Carvana (CVNA) has demonstrated significant growth across key financial and operational metrics throughout 2024 and into 2025, according to recent SEC filings. The company has consistently reported strong year-over-year increases in retail units sold, revenue, and profitability.
Key Growth Highlights:
- Retail Unit Growth: Carvana has shown robust expansion in its core business. In Q3 2025, retail units sold increased by 44% year-over-year to 155,941 units. This follows strong growth of 41% in Q2 2025 and 46% in Q1 2025. For the full year 2024, the company reported a 33% increase in retail units sold, totaling 416,348 units.1
- Revenue Expansion: Revenue growth has been substantial, outpacing unit growth in some periods due to factors like higher average selling prices. Q3 2025 saw a 55% year-over-year revenue increase to $5.647 billion, pushing Carvana's annual revenue run rate past $20 billion for the first time. Revenue grew 42% in Q2 2025 and 38% in Q1 2025. Full year 2024 revenue reached $13.67 billion, up 27% from the prior year.1
- Profitability Improvement: Beyond top-line growth, Carvana has also significantly improved its profitability. Net income for Q3 2025 was $263 million, a 78% increase year-over-year, with a net income margin of 4.7%—more than double the industry average.
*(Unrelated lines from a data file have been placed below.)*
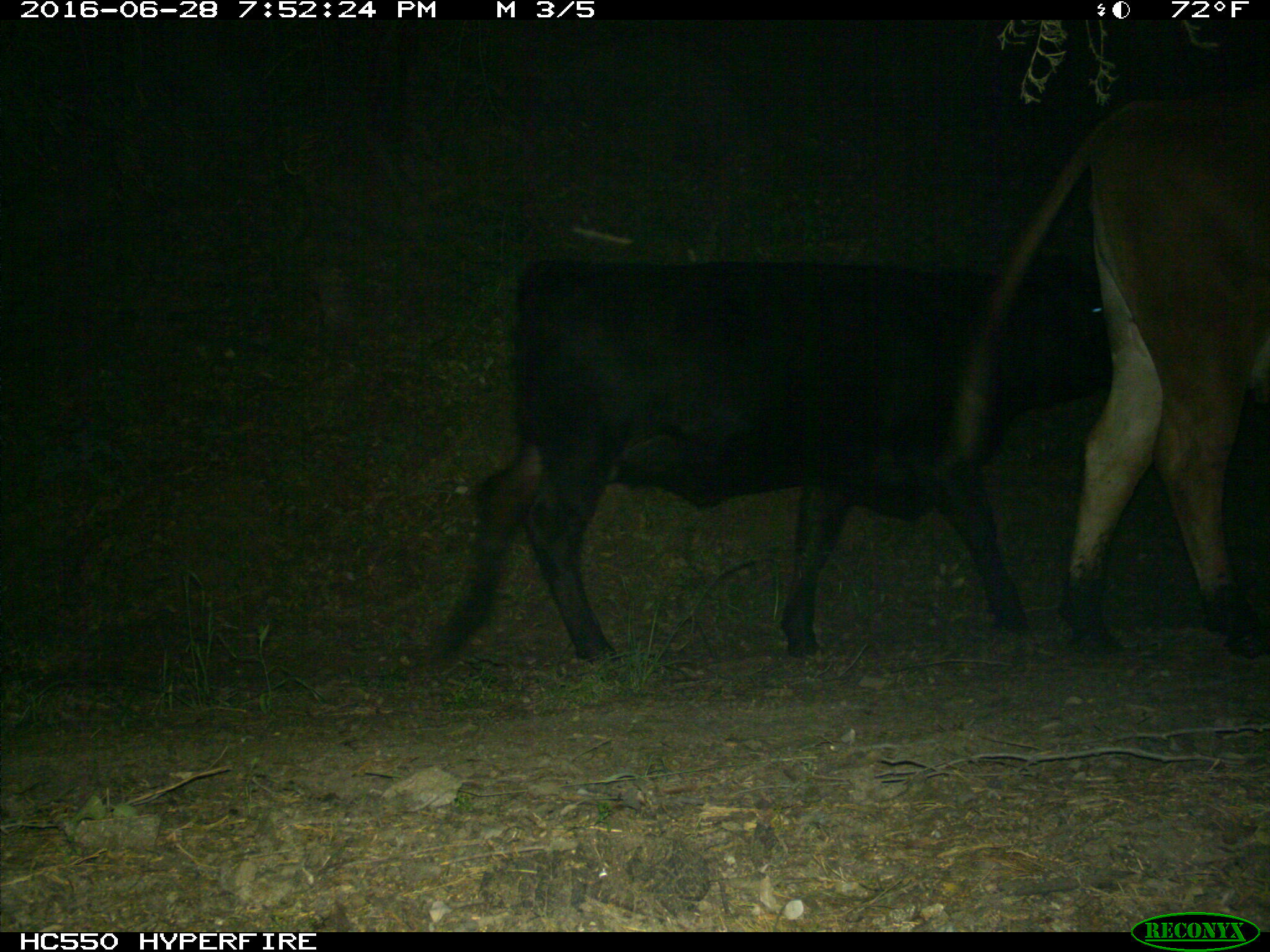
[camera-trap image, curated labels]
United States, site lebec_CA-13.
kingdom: Animalia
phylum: Chordata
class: Mammalia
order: Artiodactyla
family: Bovidae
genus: Bos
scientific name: Bos taurus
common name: domestic cow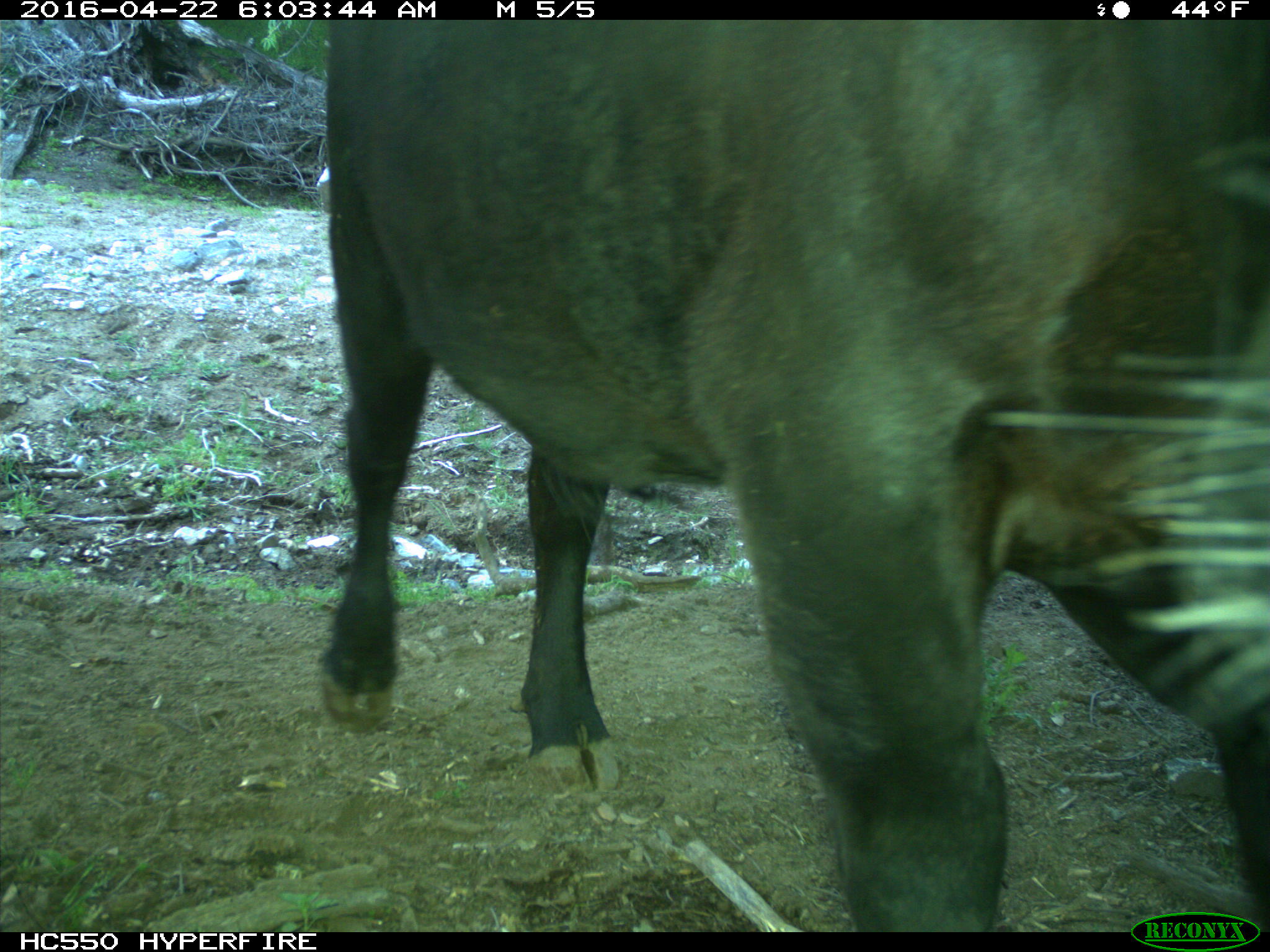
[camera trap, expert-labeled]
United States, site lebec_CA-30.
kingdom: Animalia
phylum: Chordata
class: Mammalia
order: Artiodactyla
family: Bovidae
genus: Bos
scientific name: Bos taurus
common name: domestic cow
Adjusted EBITDA also saw substantial gains, reaching $637 million in Q3 2025, up 48% year-over-year. The company stated it became the most profitable public automotive retailer in US history by Adjusted EBITDA margin in 2024.1
- Future Outlook: Management anticipates continued significant growth in both retail units sold and Adjusted EBITDA for the full year 2025. Carvana has also set an ambitious long-term objective to sell 3 million retail units annually with a 13.5% Adjusted EBITDA margin within the next 5-10 years.2
These figures suggest that Carvana is indeed in a period of significant growth, driven by increasing sales volume and improved operational efficiency.